● **Problem to solve**: Omit the pictures, then reproduce every remaining record exactly.

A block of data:
--------

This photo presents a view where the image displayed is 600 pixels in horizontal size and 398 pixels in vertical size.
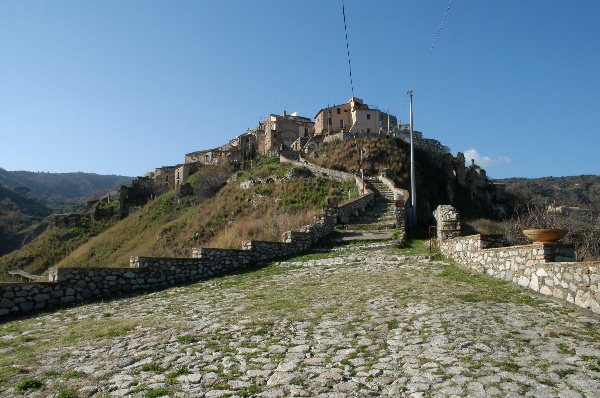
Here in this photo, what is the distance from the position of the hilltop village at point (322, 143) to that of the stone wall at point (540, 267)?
41258mm

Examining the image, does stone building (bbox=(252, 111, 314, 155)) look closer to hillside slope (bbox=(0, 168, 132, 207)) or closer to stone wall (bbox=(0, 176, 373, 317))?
stone wall (bbox=(0, 176, 373, 317))

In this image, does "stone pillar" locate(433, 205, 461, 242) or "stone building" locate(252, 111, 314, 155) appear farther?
"stone building" locate(252, 111, 314, 155)

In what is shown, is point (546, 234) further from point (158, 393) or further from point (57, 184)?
point (57, 184)


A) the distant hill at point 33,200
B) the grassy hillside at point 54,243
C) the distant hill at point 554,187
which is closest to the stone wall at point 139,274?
the grassy hillside at point 54,243

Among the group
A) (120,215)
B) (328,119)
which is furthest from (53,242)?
(328,119)

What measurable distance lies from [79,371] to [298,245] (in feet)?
39.7

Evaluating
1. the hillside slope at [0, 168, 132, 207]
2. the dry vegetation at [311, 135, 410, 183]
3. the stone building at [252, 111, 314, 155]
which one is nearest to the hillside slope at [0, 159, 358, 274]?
the dry vegetation at [311, 135, 410, 183]

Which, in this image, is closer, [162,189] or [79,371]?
[79,371]

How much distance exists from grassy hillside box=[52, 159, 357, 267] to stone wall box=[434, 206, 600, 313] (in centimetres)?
1695

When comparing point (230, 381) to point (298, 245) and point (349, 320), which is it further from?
point (298, 245)

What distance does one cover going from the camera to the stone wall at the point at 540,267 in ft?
22.5

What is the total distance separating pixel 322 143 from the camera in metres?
55.1

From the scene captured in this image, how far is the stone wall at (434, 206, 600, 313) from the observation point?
6.84 metres

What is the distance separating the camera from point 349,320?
7109mm
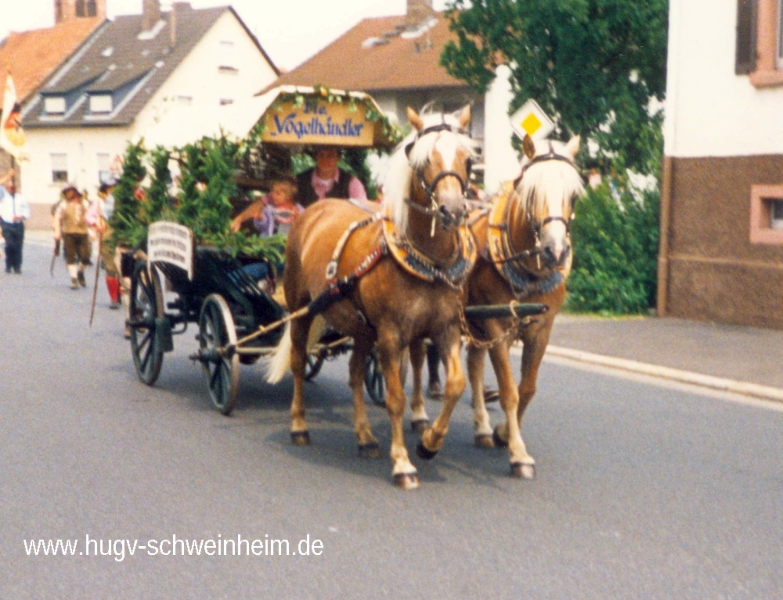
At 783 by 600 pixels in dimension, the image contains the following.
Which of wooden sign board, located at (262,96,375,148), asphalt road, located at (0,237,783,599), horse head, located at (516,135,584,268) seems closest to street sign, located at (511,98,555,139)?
wooden sign board, located at (262,96,375,148)

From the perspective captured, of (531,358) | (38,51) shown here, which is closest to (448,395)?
(531,358)

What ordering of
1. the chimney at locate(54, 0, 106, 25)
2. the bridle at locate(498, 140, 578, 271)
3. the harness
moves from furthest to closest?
1. the chimney at locate(54, 0, 106, 25)
2. the bridle at locate(498, 140, 578, 271)
3. the harness

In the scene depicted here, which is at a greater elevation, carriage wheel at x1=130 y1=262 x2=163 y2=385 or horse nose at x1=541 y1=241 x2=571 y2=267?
horse nose at x1=541 y1=241 x2=571 y2=267

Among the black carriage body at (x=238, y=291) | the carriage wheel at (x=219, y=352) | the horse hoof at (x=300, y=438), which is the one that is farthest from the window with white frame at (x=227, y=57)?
the horse hoof at (x=300, y=438)

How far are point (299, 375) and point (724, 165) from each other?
312 inches

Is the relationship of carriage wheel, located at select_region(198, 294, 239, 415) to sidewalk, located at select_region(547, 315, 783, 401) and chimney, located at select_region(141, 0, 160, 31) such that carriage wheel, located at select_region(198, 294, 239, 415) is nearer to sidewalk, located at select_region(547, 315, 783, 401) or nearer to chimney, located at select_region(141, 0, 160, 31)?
sidewalk, located at select_region(547, 315, 783, 401)

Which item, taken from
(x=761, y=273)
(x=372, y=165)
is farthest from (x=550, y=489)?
(x=761, y=273)

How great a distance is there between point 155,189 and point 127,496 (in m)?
3.98

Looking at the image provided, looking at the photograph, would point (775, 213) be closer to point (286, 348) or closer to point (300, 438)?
point (286, 348)

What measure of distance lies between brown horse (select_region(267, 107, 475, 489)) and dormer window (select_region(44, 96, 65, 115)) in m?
46.3

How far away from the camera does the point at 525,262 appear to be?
6383mm

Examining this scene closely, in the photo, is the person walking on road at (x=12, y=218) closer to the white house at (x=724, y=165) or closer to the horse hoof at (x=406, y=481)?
the white house at (x=724, y=165)

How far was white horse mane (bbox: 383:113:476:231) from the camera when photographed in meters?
5.63

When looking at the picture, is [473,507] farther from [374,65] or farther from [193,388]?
[374,65]
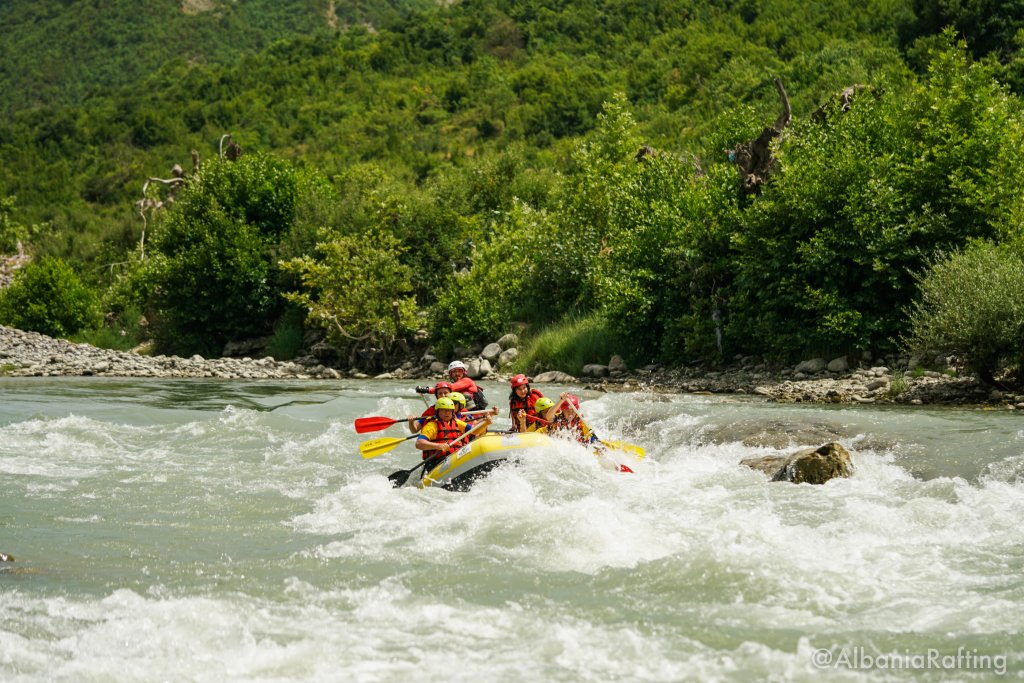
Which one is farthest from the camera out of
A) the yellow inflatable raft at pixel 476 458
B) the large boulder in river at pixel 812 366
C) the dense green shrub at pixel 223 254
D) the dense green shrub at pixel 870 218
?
the dense green shrub at pixel 223 254

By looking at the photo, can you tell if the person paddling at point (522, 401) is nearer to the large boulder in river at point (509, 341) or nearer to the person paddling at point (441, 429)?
the person paddling at point (441, 429)

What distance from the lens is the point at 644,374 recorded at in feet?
76.4

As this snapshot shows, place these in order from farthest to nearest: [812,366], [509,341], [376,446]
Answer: [509,341]
[812,366]
[376,446]

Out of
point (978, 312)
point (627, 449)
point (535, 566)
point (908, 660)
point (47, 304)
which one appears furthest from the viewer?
point (47, 304)

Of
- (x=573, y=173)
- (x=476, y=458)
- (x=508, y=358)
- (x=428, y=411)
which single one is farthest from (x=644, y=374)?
(x=573, y=173)

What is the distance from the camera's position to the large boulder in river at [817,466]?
10531mm

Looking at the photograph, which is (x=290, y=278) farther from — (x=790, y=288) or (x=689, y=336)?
(x=790, y=288)

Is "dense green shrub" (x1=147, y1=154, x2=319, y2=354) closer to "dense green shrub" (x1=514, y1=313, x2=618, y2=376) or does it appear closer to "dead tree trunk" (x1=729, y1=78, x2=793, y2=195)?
"dense green shrub" (x1=514, y1=313, x2=618, y2=376)

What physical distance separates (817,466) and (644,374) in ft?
41.9

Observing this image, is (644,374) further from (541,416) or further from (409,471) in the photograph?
(409,471)

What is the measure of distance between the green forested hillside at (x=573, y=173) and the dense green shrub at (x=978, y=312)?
200 centimetres

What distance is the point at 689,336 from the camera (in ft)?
76.1

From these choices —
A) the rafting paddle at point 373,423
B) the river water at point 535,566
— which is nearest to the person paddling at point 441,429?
the river water at point 535,566

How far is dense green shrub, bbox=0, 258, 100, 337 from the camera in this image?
38.3m
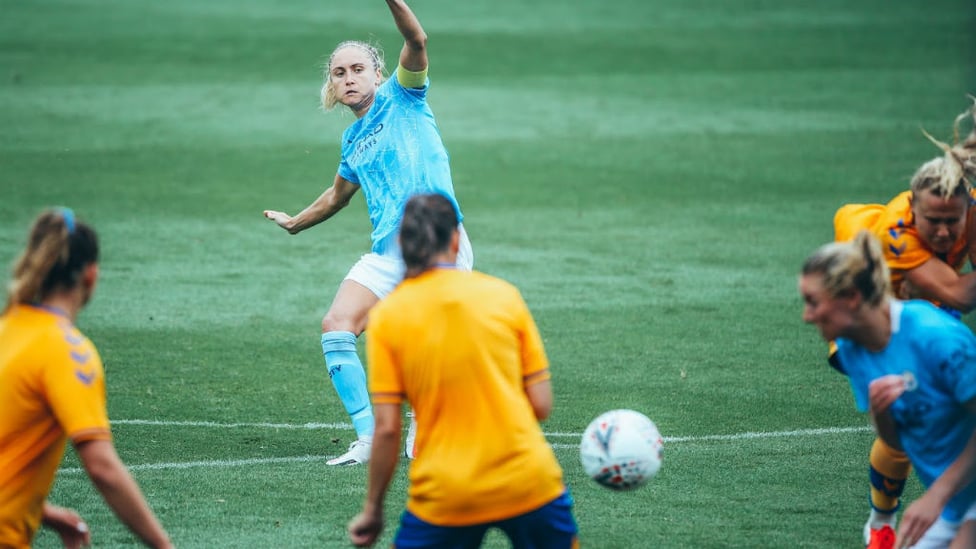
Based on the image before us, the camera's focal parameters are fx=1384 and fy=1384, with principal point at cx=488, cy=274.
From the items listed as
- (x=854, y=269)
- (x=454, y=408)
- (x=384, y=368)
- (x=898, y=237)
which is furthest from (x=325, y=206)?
(x=854, y=269)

--------

● **Solution to the exercise**:
This photo presents a view where the image displayed is 600 pixels in horizontal size and 398 pixels in vertical size.
Here in this photo, what is the distance from the position of the hilltop village at point (322, 143) to that of the stone wall at point (540, 267)?
41258mm

Examining the image, does stone building (bbox=(252, 111, 314, 155)) look closer to hillside slope (bbox=(0, 168, 132, 207)) or closer to stone wall (bbox=(0, 176, 373, 317))?
stone wall (bbox=(0, 176, 373, 317))

In this image, does "stone pillar" locate(433, 205, 461, 242) or "stone building" locate(252, 111, 314, 155) appear farther?
"stone building" locate(252, 111, 314, 155)

In what is shown, is point (546, 234) further from point (158, 393) or further from point (57, 184)?
point (57, 184)


A) the distant hill at point 33,200
B) the grassy hillside at point 54,243
C) the distant hill at point 554,187
which is closest to the stone wall at point 139,274?
the grassy hillside at point 54,243

Among the group
A) (120,215)
B) (328,119)
which is furthest from (53,242)?
(328,119)

What measurable distance lies from [79,371] to [298,245] (in feet)?
39.7

Evaluating
1. the hillside slope at [0, 168, 132, 207]
2. the dry vegetation at [311, 135, 410, 183]
3. the stone building at [252, 111, 314, 155]
which one is nearest to the hillside slope at [0, 159, 358, 274]?
the dry vegetation at [311, 135, 410, 183]

Which, in this image, is closer, [162,189] or [79,371]?
[79,371]

How much distance exists from grassy hillside box=[52, 159, 357, 267] to stone wall box=[434, 206, 600, 313] (in centimetres)?
1695

When comparing point (230, 381) to point (298, 245) and point (349, 320), which is it further from?
point (298, 245)

What distance does one cover going from the camera to the stone wall at the point at 540,267 in ft?
22.5

What is the total distance separating pixel 322 143 from the camera in metres?
55.1

From the scene captured in this image, how far is the stone wall at (434, 206, 600, 313) from the observation point?
6.84 metres

What is the distance separating the camera from point 349,320?
7109mm
At 783 by 600 pixels in dimension, the image contains the following.
Which of wooden sign board, located at (262,96,375,148), asphalt road, located at (0,237,783,599), horse head, located at (516,135,584,268) seems closest to street sign, located at (511,98,555,139)?
wooden sign board, located at (262,96,375,148)

From the perspective captured, of (531,358) | (38,51) shown here, which is closest to (448,395)?
(531,358)

What ordering of
1. the chimney at locate(54, 0, 106, 25)
2. the bridle at locate(498, 140, 578, 271)
3. the harness
moves from furthest to closest?
1. the chimney at locate(54, 0, 106, 25)
2. the bridle at locate(498, 140, 578, 271)
3. the harness

In the scene depicted here, which is at a greater elevation, carriage wheel at x1=130 y1=262 x2=163 y2=385 or horse nose at x1=541 y1=241 x2=571 y2=267?
horse nose at x1=541 y1=241 x2=571 y2=267

Among the black carriage body at (x=238, y=291) | the carriage wheel at (x=219, y=352) | the horse hoof at (x=300, y=438), which is the one that is farthest from the window with white frame at (x=227, y=57)?
the horse hoof at (x=300, y=438)

How far are point (299, 375) and point (724, 165) from each other?
312 inches

Is the relationship of carriage wheel, located at select_region(198, 294, 239, 415) to sidewalk, located at select_region(547, 315, 783, 401) and chimney, located at select_region(141, 0, 160, 31) such that carriage wheel, located at select_region(198, 294, 239, 415) is nearer to sidewalk, located at select_region(547, 315, 783, 401) or nearer to chimney, located at select_region(141, 0, 160, 31)?
sidewalk, located at select_region(547, 315, 783, 401)

Which item, taken from
(x=761, y=273)
(x=372, y=165)
is farthest from (x=550, y=489)?
(x=761, y=273)

How great a distance is there between point 155,189 and point 127,496 (in m)?
3.98

Looking at the image provided, looking at the photograph, would point (775, 213) be closer to point (286, 348) or closer to point (300, 438)?
point (286, 348)

What measure of distance lies between brown horse (select_region(267, 107, 475, 489)) and dormer window (select_region(44, 96, 65, 115)) in m?
46.3

How far away from the camera does the point at 525,262 appear to be?
6383mm

Examining this scene closely, in the photo, is the person walking on road at (x=12, y=218) closer to the white house at (x=724, y=165) or closer to the horse hoof at (x=406, y=481)?
the white house at (x=724, y=165)

How far was white horse mane (bbox: 383:113:476:231) from the camera when photographed in meters?
5.63

When looking at the picture, is [473,507] farther from [374,65] or farther from [193,388]?
[374,65]
Which one is farthest from the camera out of
A) the yellow inflatable raft at pixel 476 458
B) the large boulder in river at pixel 812 366
C) the dense green shrub at pixel 223 254
D) the dense green shrub at pixel 870 218
?
the dense green shrub at pixel 223 254

By looking at the photo, can you tell if the person paddling at point (522, 401) is nearer to the large boulder in river at point (509, 341) or nearer to the person paddling at point (441, 429)?
the person paddling at point (441, 429)

What distance from the lens is the point at 644,374 recorded at in feet?
76.4

As this snapshot shows, place these in order from farthest to nearest: [812,366], [509,341], [376,446]
Answer: [509,341]
[812,366]
[376,446]

Out of
point (978, 312)
point (627, 449)
point (535, 566)
point (908, 660)
point (47, 304)
which one appears furthest from the viewer?
point (47, 304)

Of
- (x=573, y=173)
- (x=476, y=458)
- (x=508, y=358)
- (x=428, y=411)
which single one is farthest from (x=644, y=374)?
(x=573, y=173)

What is the distance from the camera's position to the large boulder in river at [817,466]?
10531mm

Looking at the photograph, which is (x=290, y=278) farther from — (x=790, y=288) or (x=689, y=336)?
(x=790, y=288)

Is "dense green shrub" (x1=147, y1=154, x2=319, y2=354) closer to "dense green shrub" (x1=514, y1=313, x2=618, y2=376) or does it appear closer to "dead tree trunk" (x1=729, y1=78, x2=793, y2=195)?
"dense green shrub" (x1=514, y1=313, x2=618, y2=376)

What physical distance separates (817,466) and (644,374) in ft?
41.9

Observing this image, is (644,374) further from (541,416) or further from (409,471) in the photograph?
(409,471)

What is the measure of distance between the green forested hillside at (x=573, y=173) and the dense green shrub at (x=978, y=312)?
200 centimetres

What distance is the point at 689,336 from the camera (in ft)?
76.1

From these choices —
A) the rafting paddle at point 373,423
B) the river water at point 535,566
— which is nearest to the person paddling at point 441,429?
the river water at point 535,566

How far is dense green shrub, bbox=0, 258, 100, 337 from the camera in this image?
38.3m
Based on the image before us, the camera's focal parameters are fx=1384 and fy=1384, with principal point at cx=488, cy=274.
From the items listed as
- (x=854, y=269)
- (x=454, y=408)
- (x=384, y=368)
- (x=898, y=237)
which is furthest from (x=325, y=206)?
(x=854, y=269)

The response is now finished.